> Vorliegender Text
# Netzteil - modulare Anschlüsse kompatibel



## Kiwano (10. Mai 2012)

Hallo liebe Community,

Heute ist mir, klarerweise kurz nach Ablauf der Garantiezeit mein Netzteil von NesteQ eingegangen. Einer der Hauptgründe für den damaligen Kauf war, neben der Effizienz, die abnehmbaren modularen Anschlüsse. 

Meine Farge ist nun ob die Verkabelung solcher modularen Syteme standardisiert und somit kompatibel ist. Hat ja schon fast jeder Hersteller so ein Netzteil im Portfolio. Oder muß ich mir doch wieder ein NesteQ Teil (teuer) kaufen wenn ich die Verkabelung nicht komplett erneuern will****?

Vielen Dank im Voraus!!


----------



## Trebble56 (15. Mai 2012)

Moin hab auch ein Netzteil dieses Herstellers und ich glaube die meisten netzteile haben kein abnehmbaren anschlüsse , aber die die welche haben sollten die gleichen oder zumindest ähnliche haben. Es kann natürlich sein das die klammern net passen oder solche sachen. Sicher bin ich mir nicht .

Ich würde lieber die verkabelung neu machen das dauert im grunde nicht lange auch wenn es nach vielen kabeln aussieht , die meisten gehören nicht zum netzteil und beim neuanschließen darf man nur keinen kurzschluss verursachen (ist mir mit dem jetztigen netzteil passiert).


----------

> Gestellte Aufgabe 1
Schreib aus dem Forenthread über das Netzteil die Stelle von "Heute ist mir, klarerweise" bis "(15. Mai 2012)" wortgetreu ab.
> Gestellte Aufgabe 2
Von welchem Hersteller stammt laut dem Forenthread über das Netzteil das Gerät, das bei Kiwano kurz nach Ablauf der Garantiezeit ausgefallen ist?

> Rohdaten

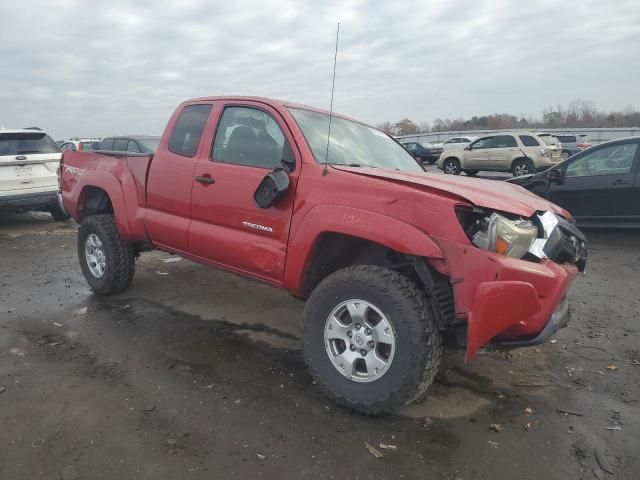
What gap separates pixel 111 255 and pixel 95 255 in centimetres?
40

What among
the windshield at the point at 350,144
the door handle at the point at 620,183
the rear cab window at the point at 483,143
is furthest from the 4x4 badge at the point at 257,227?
the rear cab window at the point at 483,143

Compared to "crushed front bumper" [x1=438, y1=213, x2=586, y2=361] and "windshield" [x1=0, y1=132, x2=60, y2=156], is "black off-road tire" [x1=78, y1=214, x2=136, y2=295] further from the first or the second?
"windshield" [x1=0, y1=132, x2=60, y2=156]

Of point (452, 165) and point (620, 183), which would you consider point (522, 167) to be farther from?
point (620, 183)

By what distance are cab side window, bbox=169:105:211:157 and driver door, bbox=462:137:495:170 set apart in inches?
655

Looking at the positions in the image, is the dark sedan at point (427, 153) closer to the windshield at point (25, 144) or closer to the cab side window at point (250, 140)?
the windshield at point (25, 144)

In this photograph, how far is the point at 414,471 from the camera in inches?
97.2

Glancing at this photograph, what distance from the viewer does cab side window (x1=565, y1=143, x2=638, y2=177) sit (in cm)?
730

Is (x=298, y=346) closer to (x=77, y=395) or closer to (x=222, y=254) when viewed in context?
(x=222, y=254)

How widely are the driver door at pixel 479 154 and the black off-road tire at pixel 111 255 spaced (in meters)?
16.6

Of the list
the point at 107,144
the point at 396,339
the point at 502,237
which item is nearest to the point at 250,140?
the point at 396,339

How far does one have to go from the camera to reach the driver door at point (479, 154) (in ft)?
62.7

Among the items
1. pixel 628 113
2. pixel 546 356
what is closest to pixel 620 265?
pixel 546 356

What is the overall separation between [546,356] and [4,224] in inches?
386

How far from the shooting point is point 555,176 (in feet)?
24.6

> Ergebnis 1
Heute ist mir, klarerweise kurz nach Ablauf der Garantiezeit mein Netzteil von NesteQ eingegangen. Einer der Hauptgründe für den damaligen Kauf war, neben der Effizienz, die abnehmbaren modularen Anschlüsse. 

Meine Farge ist nun ob die Verkabelung solcher modularen Syteme standardisiert und somit kompatibel ist. Hat ja schon fast jeder Hersteller so ein Netzteil im Portfolio. Oder muß ich mir doch wieder ein NesteQ Teil (teuer) kaufen wenn ich die Verkabelung nicht komplett erneuern will****?

Vielen Dank im Voraus!!


----------



## Trebble56 (15. Mai 2012)

> Ergebnis 2
Von NesteQ.